On June 23, 1818, Speaker of the House Henry Clay received 13 bids on a project to completely refurnish the House Chamber, following the Capitol's near destruction by invading British forces. Speaker Clay sought carpets, wall hangings, lamps, 187 chairs, and 51 tables. In ordering group tables, in preference to individual desks, Clay continued the House practice of seating members together, presumably to symbolize their equality and interdependence. Aiming for utility and durability, rather than elegance and style, the frugal Clay selected the lowest bid. It came from a 27-year-old New York City cabinetmaker named Thomas Constantin
The more deliberative Senate took much longer to arrange for its new postwar furnishings.

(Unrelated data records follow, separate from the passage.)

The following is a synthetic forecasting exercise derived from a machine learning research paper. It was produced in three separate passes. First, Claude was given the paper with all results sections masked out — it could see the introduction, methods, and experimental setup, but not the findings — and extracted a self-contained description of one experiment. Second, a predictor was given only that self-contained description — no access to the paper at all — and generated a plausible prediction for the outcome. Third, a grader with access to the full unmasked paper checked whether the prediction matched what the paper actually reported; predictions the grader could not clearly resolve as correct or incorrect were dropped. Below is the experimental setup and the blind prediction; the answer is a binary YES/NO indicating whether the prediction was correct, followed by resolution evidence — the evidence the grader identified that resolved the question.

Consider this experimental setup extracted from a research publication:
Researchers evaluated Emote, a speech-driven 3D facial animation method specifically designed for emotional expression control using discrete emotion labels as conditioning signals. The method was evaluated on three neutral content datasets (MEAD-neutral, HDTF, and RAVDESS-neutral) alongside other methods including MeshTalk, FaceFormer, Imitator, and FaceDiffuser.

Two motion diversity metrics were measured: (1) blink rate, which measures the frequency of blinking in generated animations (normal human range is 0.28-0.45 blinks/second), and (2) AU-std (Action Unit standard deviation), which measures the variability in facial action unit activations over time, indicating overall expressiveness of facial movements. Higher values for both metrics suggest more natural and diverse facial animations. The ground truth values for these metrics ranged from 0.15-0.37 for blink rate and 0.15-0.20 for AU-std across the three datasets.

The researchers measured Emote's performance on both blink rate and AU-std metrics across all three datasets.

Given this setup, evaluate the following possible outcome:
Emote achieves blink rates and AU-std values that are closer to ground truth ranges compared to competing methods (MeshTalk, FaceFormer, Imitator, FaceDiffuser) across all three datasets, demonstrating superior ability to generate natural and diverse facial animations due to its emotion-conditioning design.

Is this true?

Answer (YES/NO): NO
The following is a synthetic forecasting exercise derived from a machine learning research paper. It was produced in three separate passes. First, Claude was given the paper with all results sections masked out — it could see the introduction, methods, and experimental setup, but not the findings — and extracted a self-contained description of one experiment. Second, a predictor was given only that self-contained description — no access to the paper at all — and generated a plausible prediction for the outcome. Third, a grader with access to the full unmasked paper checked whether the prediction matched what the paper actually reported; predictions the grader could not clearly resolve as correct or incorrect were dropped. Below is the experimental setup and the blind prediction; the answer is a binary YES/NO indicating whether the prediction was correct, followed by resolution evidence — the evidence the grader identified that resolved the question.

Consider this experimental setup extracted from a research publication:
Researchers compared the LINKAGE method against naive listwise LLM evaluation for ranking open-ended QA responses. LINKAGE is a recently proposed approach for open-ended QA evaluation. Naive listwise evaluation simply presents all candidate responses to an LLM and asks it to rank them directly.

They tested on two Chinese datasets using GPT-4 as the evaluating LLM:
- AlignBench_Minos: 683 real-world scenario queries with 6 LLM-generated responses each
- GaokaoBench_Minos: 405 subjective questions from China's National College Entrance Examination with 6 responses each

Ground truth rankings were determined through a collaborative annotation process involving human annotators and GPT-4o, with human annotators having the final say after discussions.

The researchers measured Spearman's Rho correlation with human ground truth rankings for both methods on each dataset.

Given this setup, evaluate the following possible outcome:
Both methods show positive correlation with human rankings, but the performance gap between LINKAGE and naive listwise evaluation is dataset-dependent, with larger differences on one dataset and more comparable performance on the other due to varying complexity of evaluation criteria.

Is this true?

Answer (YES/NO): NO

The Chamber's presiding officer, Vice President Daniel Tompkins, a victim of chronic alcoholism and distracting personal financial difficulties, waited for more than a year before concerning himself with this task. Unlike Speaker Clay, Vice President Tompkins did not bother to advertise for bids among numerous eligible East-Coast cabinetmakers. With only six weeks remaining before the December 1819 convening of the 16th Congress, Tompkins simply turned to the cabinetmaker the House had selected—Thomas Constantine. To Constantine's delight, the deadline-pressed vice president offered him a no-bid, spare-no-expense furnishings contract that included construction of 48 armchairs and 48 mahogany desks
Constantine based his design of the throne-like Senate armchairs—today's chairs are copies—on a sketch from an 1807 book on English furniture. His chairs reflected the influence of the then-popular French Empire and English Regency designs. Unlike the more commonplace House chairs, which he upholstered in black horsehair fabric, Constantine covered the Senate pieces in red morocco leather to confer upon their occupants an image of power and authority.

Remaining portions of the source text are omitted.